*** Opening of Document text ***

This is only the beginning. Expect a lot more brief suspensions at MSNBC or CNN as commentators indulge in racially polarizing smears. Eric Holder has already trumped “cowards,” “my people,” and the release of the Black Panthers with accusations that congressional inquirers were racist, as was the Arizona immigration law, as was asking for an ID to vote… as is about everything. And before October passes, “clingers,” “typical white person,” “punish our enemies,” and the quips about Skip Gates and Trayvon Martin will seem passé and mild. It is not going to be an easy thing to watch, because the no-win logic demands that voting for Obama in 2008 won racial redemption and voting against him in 2012 is proof of racism. End of story. Anything less than 45% of the white vote for Obama is proof of racism; more than 95% of the black vote for Obama is proof of sobriety and open-mindedness. Without evil white men behind the curtain with gears and pulleys, there is only disinterested judgment of the economic record that the Congressional Black Caucus and Barack Obama helped craft—one that has set back the inner city and race relations in general two decades.

We have an ugly summer ahead of us.
5. October surprise. This is an old charge against every incumbent, but we all know presidents facing reelection or impeachment can time foreign adventures at opportune times. Nixon went to high-defense alert during Watergate. Bill Clinton wagged the dog against terrorist targets during Monicagate. We never quite knew what both Carter was trying to do with Iran as his polls in the last two weeks slumped or what he accused the Reagan campaign of trying to do. The first siege of Fallujah was called off in 2004—only to be renewed after the election. Obama has already tipped his hand on Russia, with assurances that after the election he will do things he will not do now. And so on. I would expect a real chance for a preemptive strike against Iran, or perhaps even a few UN-approved lead-from-behind bombings in Syria—but only if Obama were 5 points or more behind in the polls and Putin gave him permission. The Right would rally to American soldiers under fire and the national interest, and, as we saw with renditions, preventative detentions, Guantanamo, the Patriot Act, predators, and military tribunals, the Left worries only about supposedly anti-constitutional protocols and the use of military force as clubs to bash conservative presidents. The Left would complain about a strike on Iran about as much as they did an open Guantanamo or a 2,000+ Predator assassination tally—as former Bush (“torturer in chief”) critic Harold Koh would write yet another State Department legal brief reminding us that bombing the hell out of an opponent was not really a military operation. Bottom line: watch U.S. naval and air deployments in late September.

*** Close of Document text ***
*** Opening of Excerpted data ***

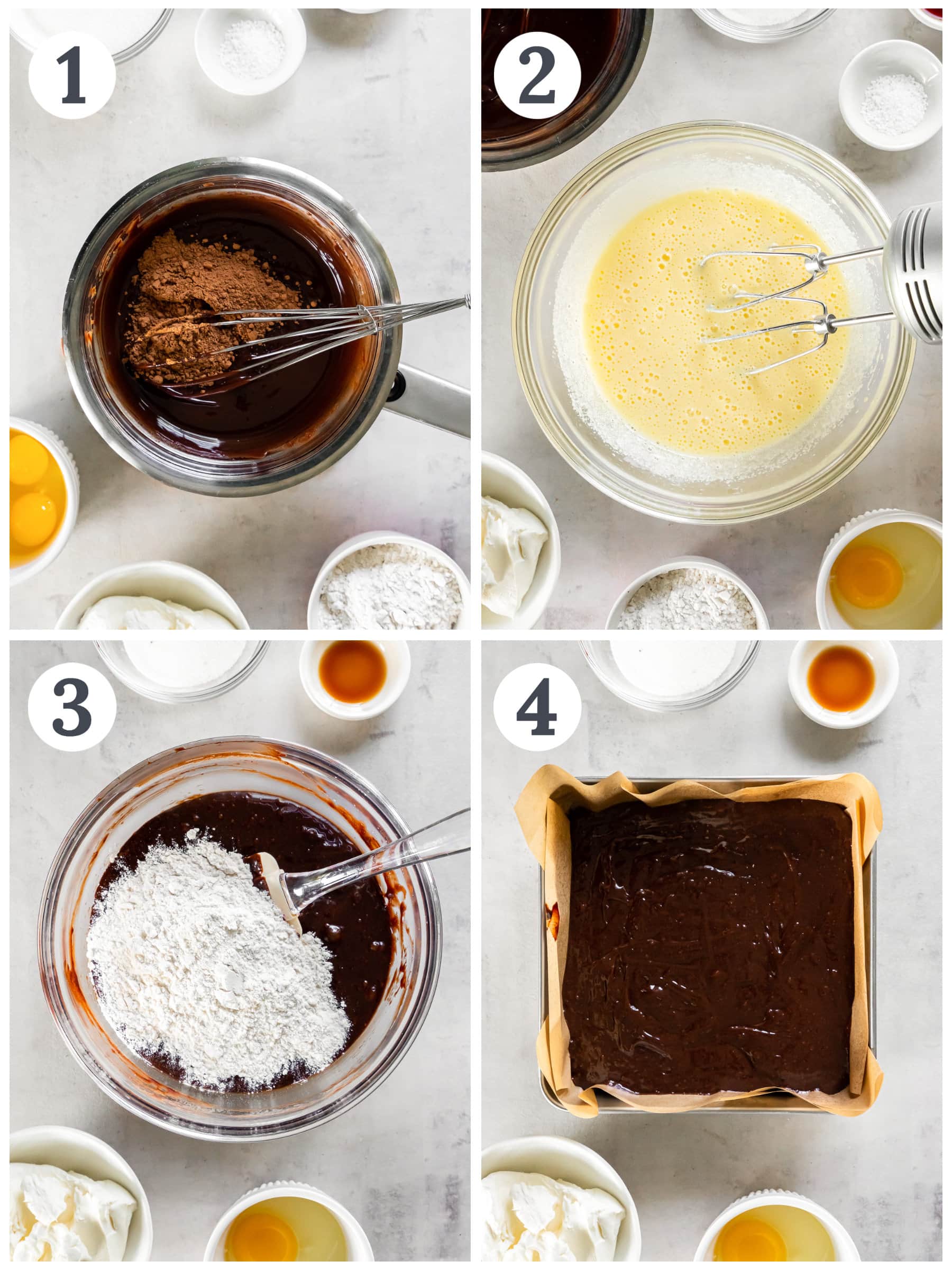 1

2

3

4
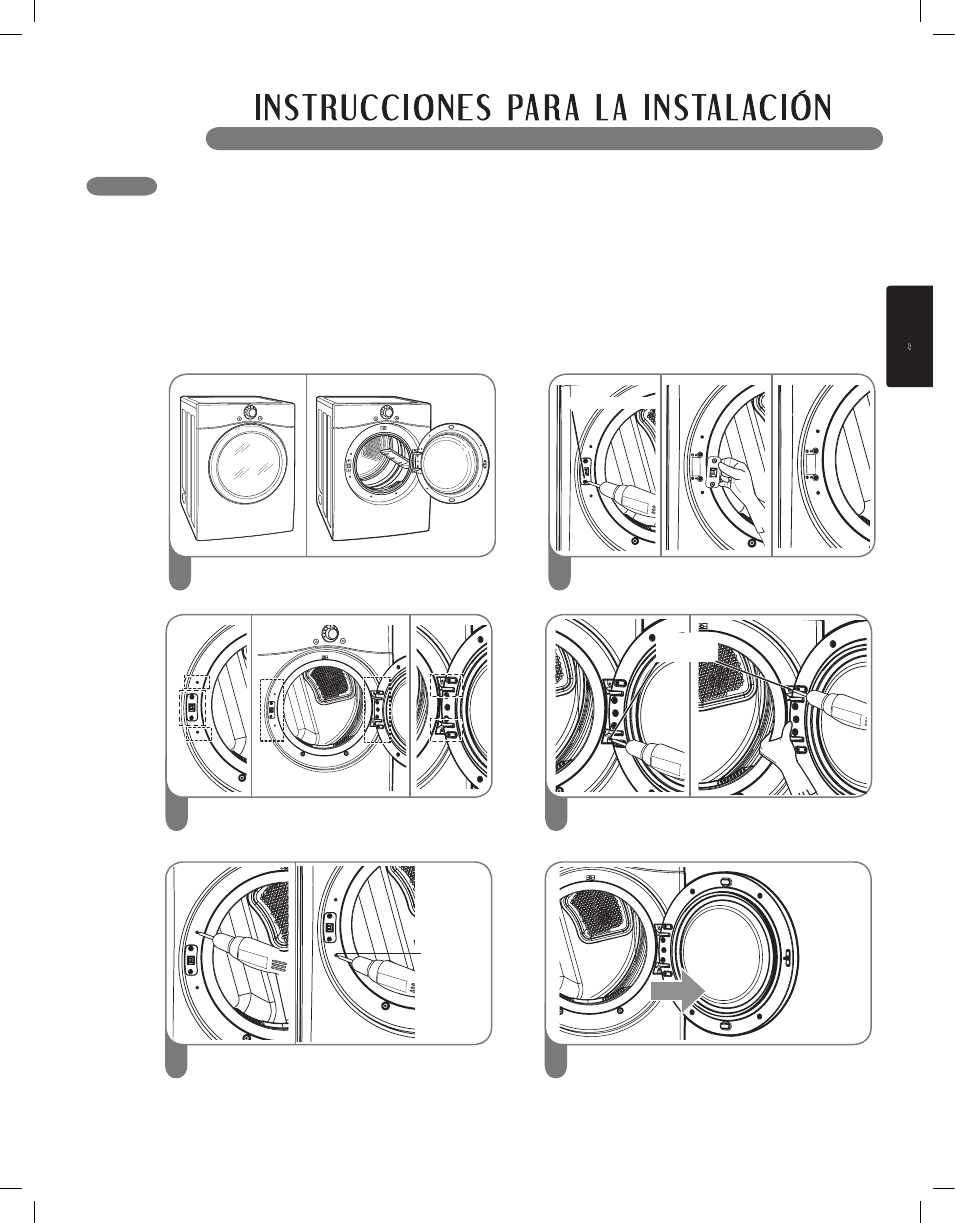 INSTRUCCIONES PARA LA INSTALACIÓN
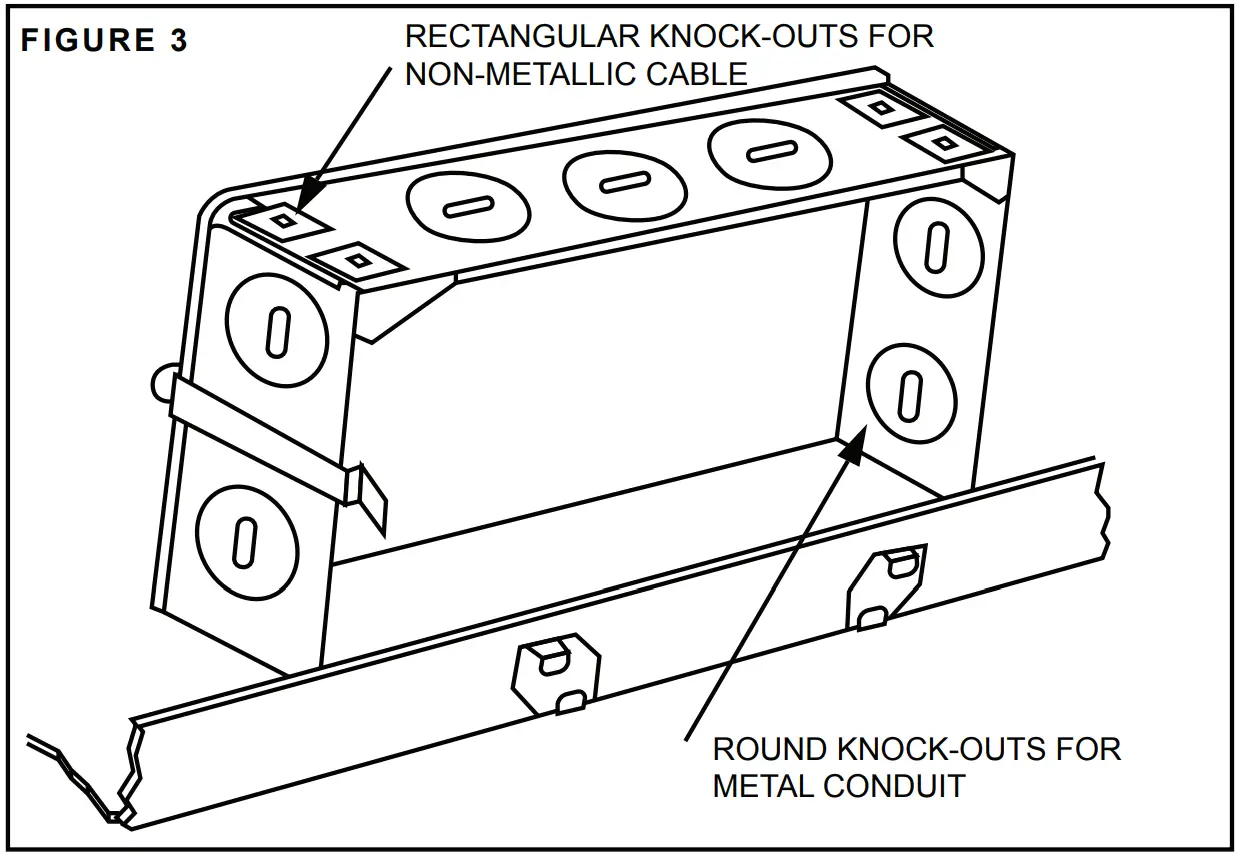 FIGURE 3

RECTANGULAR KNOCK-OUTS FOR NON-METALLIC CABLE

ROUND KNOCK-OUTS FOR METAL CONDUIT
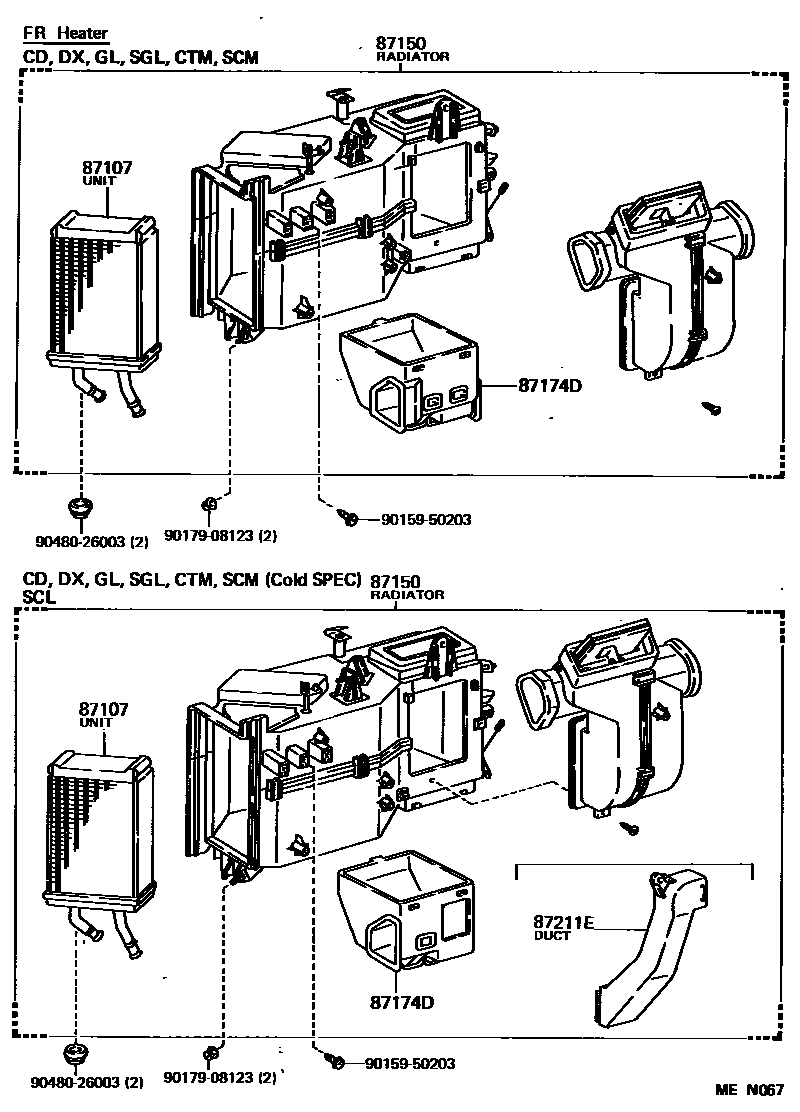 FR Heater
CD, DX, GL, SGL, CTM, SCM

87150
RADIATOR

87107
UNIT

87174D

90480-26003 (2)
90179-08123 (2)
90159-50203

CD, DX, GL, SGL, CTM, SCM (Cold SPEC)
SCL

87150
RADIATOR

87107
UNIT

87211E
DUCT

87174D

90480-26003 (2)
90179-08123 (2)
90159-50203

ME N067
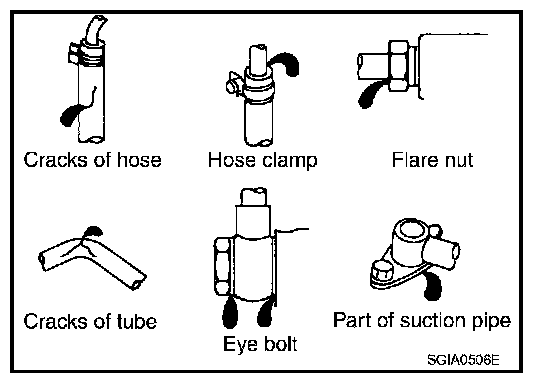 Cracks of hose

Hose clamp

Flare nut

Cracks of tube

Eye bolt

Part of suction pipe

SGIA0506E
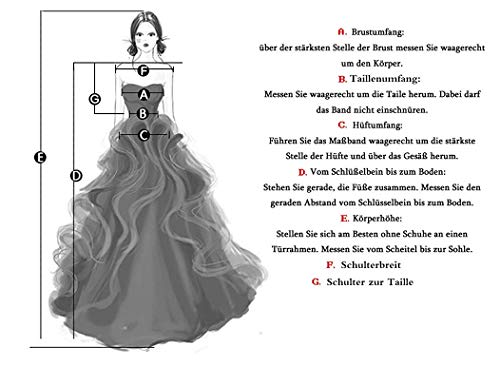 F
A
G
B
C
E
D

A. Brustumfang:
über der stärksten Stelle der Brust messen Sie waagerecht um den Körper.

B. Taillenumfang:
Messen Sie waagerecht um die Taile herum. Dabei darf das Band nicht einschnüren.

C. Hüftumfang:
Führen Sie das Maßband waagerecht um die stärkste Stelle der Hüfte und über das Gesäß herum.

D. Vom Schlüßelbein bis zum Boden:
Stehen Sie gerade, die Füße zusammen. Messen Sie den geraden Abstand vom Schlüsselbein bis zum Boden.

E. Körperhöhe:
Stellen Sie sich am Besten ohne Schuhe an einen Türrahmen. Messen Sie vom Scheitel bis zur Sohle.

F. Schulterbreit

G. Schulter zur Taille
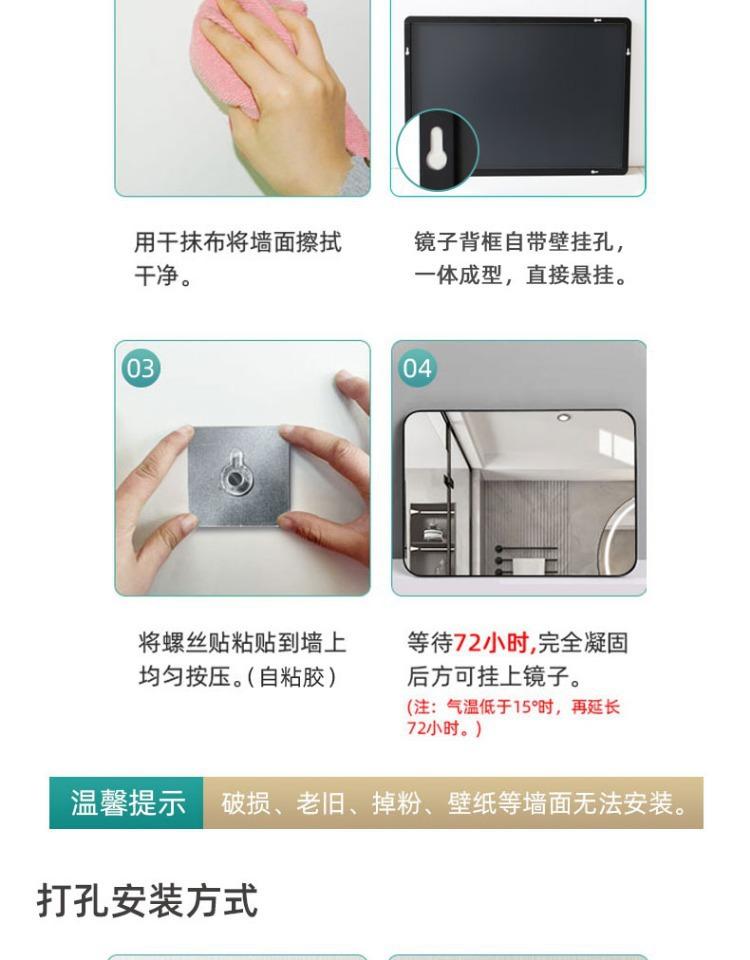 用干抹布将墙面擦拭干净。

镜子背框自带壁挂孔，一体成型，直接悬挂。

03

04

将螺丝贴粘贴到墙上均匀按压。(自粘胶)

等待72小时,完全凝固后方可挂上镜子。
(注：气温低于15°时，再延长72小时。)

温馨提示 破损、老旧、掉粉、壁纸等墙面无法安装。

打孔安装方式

*** Close of Excerpted data ***

• [Exercise instructions] In the commentary, list every item named after the words "as we saw with" in the sentence that begins "The Right would rally." These records were drawn from a separate source, not from the commentary.

• [Response]
- renditions
- preventative detentions
- Guantanamo
- the Patriot Act
- predators
- military tribunals